• Your task:
Reproduce the listing below from the line with "SITECOM router showcased" to the line with "two women sitting", both lines included, character for character, minus any pictures.
:: Data supplied
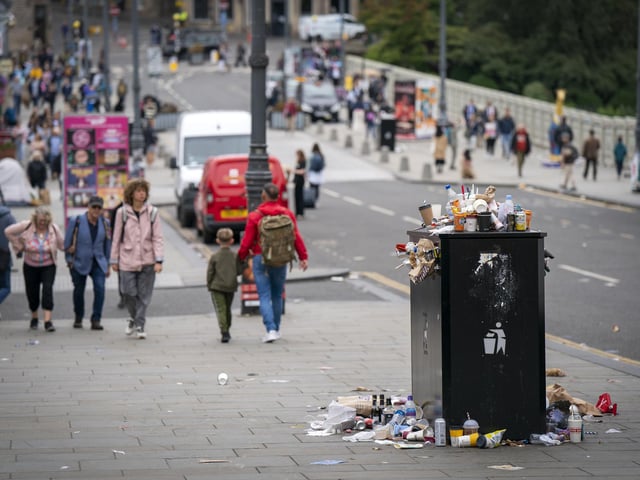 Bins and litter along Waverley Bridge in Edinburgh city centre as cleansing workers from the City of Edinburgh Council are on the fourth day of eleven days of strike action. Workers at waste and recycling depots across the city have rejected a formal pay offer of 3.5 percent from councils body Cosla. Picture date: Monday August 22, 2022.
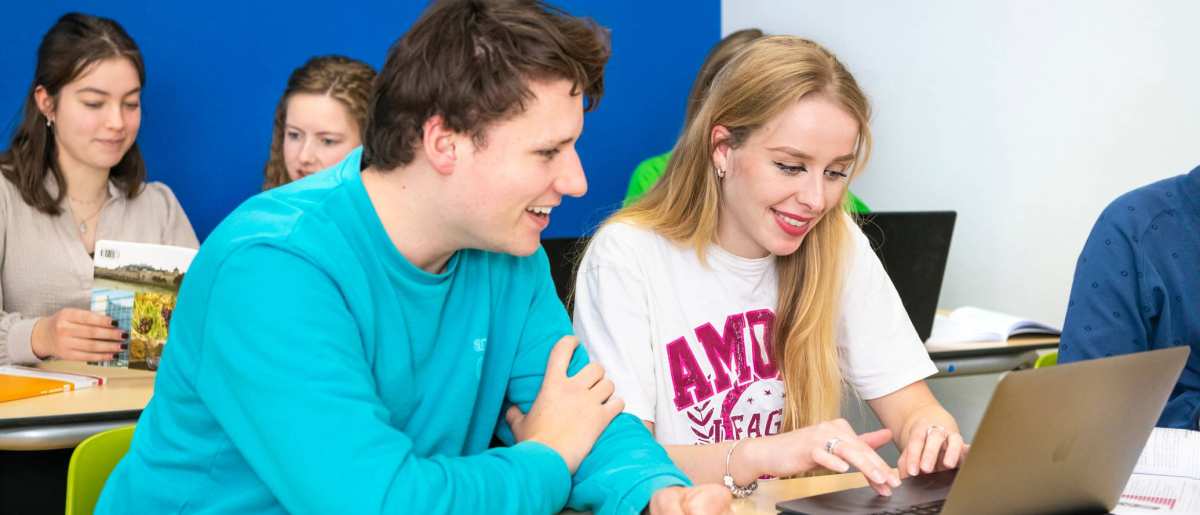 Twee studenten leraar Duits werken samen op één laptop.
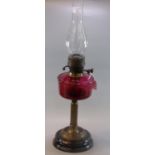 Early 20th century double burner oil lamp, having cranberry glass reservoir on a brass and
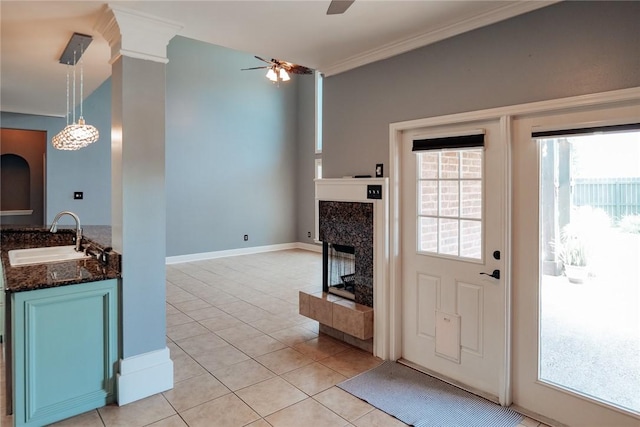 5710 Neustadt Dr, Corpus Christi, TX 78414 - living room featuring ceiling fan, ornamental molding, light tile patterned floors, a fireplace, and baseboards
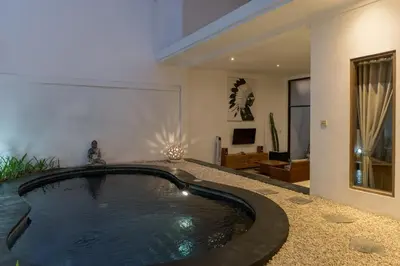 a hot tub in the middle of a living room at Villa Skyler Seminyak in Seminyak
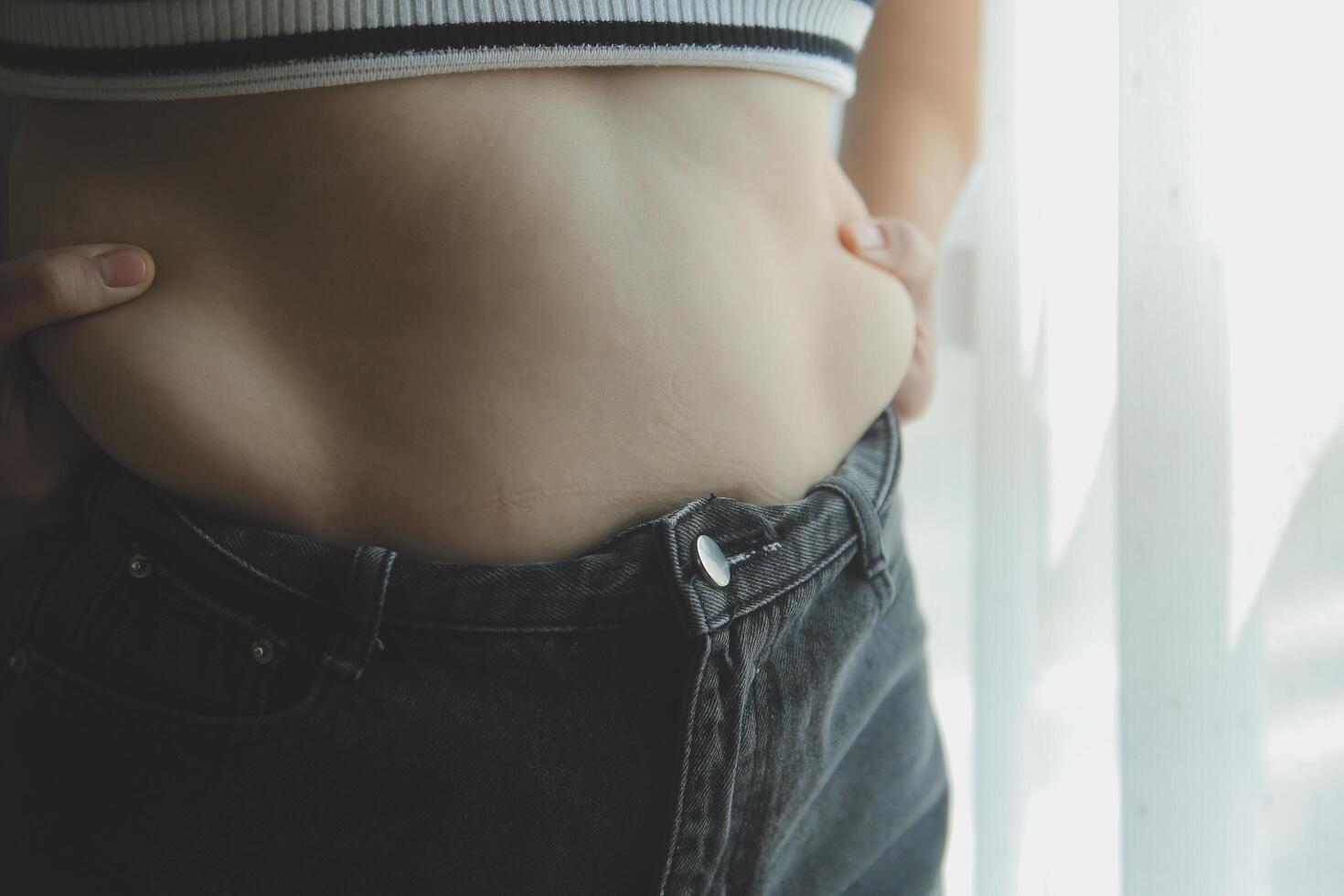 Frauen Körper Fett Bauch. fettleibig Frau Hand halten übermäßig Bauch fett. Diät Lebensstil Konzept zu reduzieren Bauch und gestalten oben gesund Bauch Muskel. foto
::::
:: Data supplied
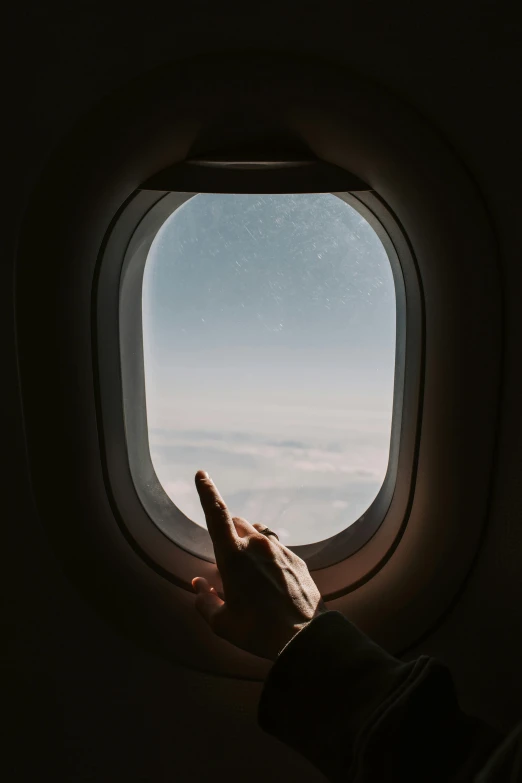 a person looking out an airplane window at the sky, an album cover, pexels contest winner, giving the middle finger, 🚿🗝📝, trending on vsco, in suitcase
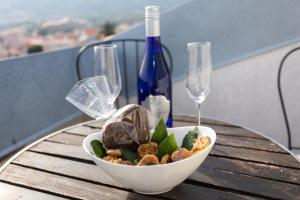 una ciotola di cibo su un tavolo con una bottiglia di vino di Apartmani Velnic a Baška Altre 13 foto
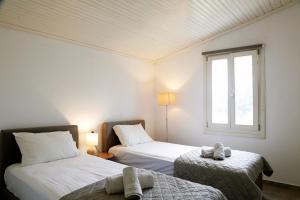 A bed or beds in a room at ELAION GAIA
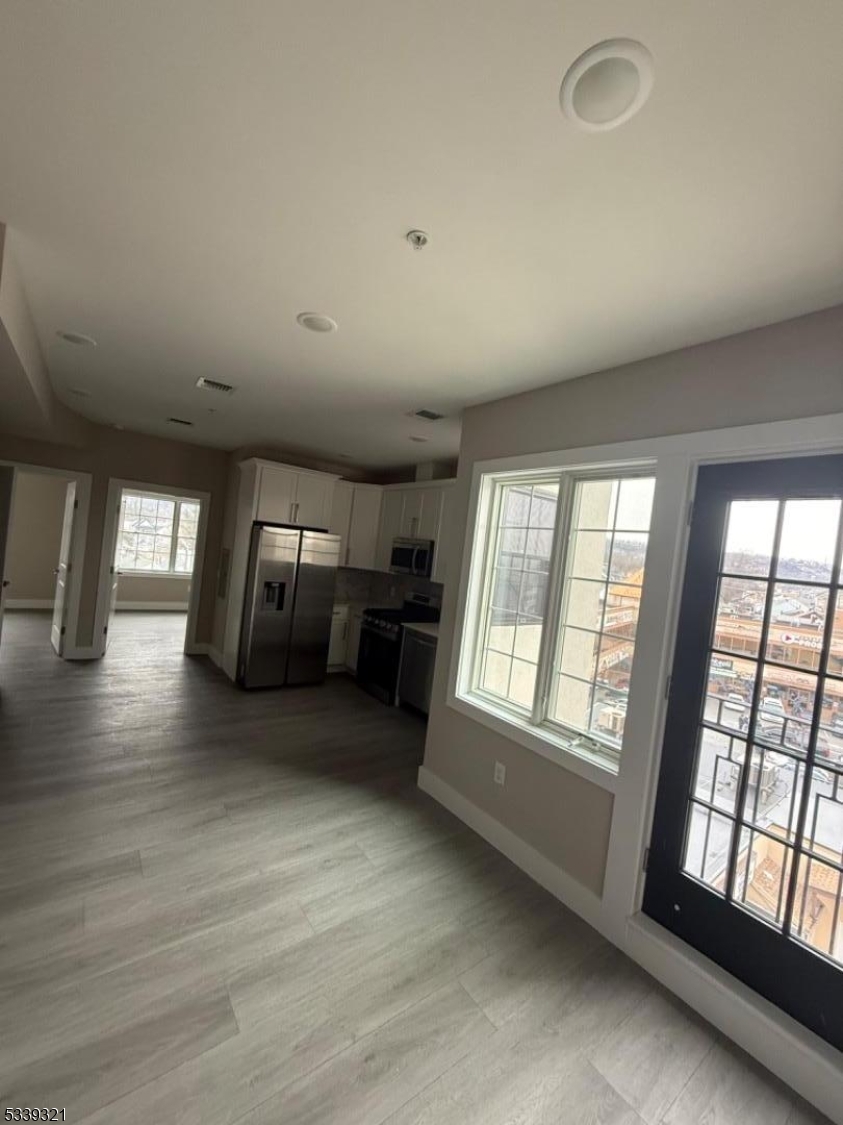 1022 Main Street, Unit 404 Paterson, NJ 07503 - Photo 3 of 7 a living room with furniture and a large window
::::
:: Data supplied
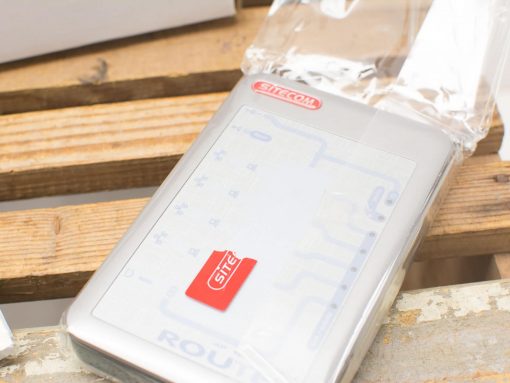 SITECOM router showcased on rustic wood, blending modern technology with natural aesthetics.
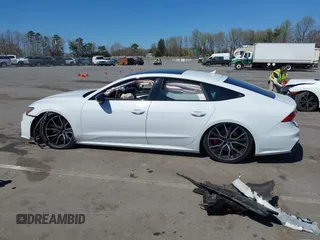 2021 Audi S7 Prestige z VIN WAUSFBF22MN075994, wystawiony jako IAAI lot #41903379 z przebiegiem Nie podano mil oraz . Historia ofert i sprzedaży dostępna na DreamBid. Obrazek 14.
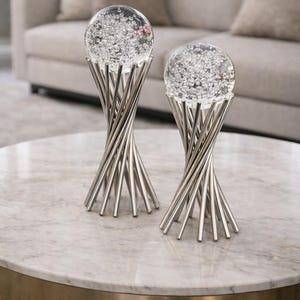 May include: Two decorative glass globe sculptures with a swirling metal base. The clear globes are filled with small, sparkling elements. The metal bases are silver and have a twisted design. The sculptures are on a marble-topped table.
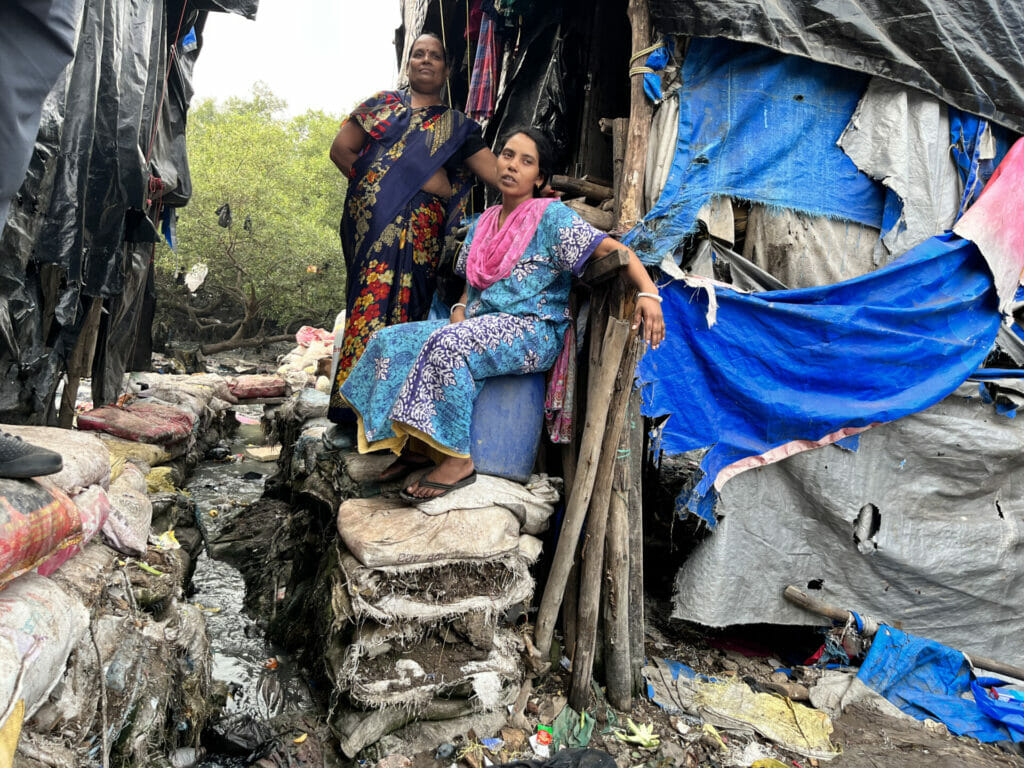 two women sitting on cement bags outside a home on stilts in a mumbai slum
::::
• Response:
 SITECOM router showcased on rustic wood, blending modern technology with natural aesthetics.
 2021 Audi S7 Prestige z VIN WAUSFBF22MN075994, wystawiony jako IAAI lot #41903379 z przebiegiem Nie podano mil oraz . Historia ofert i sprzedaży dostępna na DreamBid. Obrazek 14.
 May include: Two decorative glass globe sculptures with a swirling metal base. The clear globes are filled with small, sparkling elements. The metal bases are silver and have a twisted design. The sculptures are on a marble-topped table.
 two women sitting on cement bags outside a home on stilts in a mumbai slum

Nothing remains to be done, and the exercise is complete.